(PAGE TEXT Opens)

To the best of our knowledge, no other study has directly compared outcomes measured by MBWN2 to those measured by both MBWSF6 and traditional lung function tests in healthy children and children with CF. LCIN2 and LCISF6 had similar discriminative power and intra-session repeatability but are not interchangeable as LCIN2 was on average higher than LCISF6. As such, interpretation of parameters measured by MBWN2 will require independent normative values to define an appropriate upper limit of normal.
The feasibility of using MBWN2
in a pediatric clinical setting has recently been described but this study did not include head to head comparison to other technologies
. Two studies have previously compared alternative MBW systems to mass spectrometry based MBWSF6
. However, both used SF6
as the tracer gas and neither performed between system comparisons in the same individual nor compared MBW based lung volume measurements to plethysmographic FRC measurements; therefore results are not directly comparable to our study.

(PAGE TEXT Closes)
(INFORMATION SUPPLIED Opens)

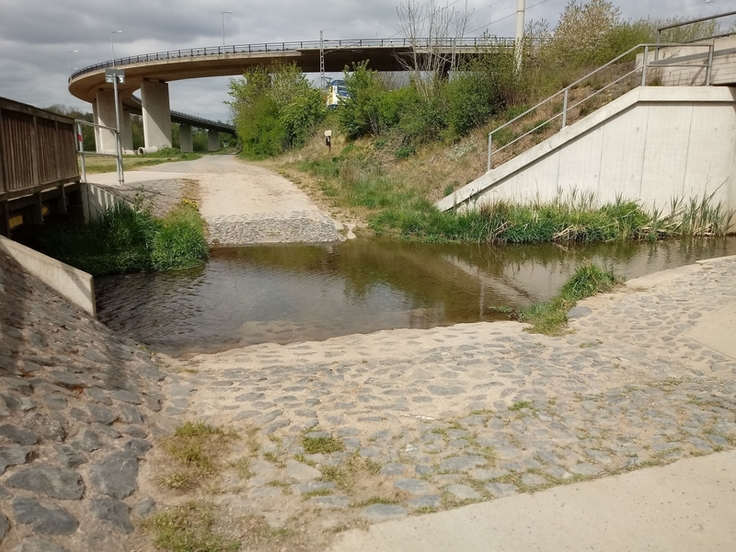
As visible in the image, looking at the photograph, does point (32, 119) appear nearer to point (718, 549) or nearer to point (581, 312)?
point (581, 312)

(INFORMATION SUPPLIED Closes)

TASKS TO COMPLETE
a – Reproduce the multiple-breath washout text from "To the best" up to and including "limit of normal.", word for word.
b – List every abbreviation used in the multiple-breath washout text, in order of first appearance.
The data shown above are separate material from the multiple-breath washout text.

TASK RESULTS
a –
To the best of our knowledge, no other study has directly compared outcomes measured by MBWN2 to those measured by both MBWSF6 and traditional lung function tests in healthy children and children with CF. LCIN2 and LCISF6 had similar discriminative power and intra-session repeatability but are not interchangeable as LCIN2 was on average higher than LCISF6. As such, interpretation of parameters measured by MBWN2 will require independent normative values to define an appropriate upper limit of normal.

b – MBWN2, MBWSF6, CF, LCIN2, LCISF6, MBW, SF6, FRC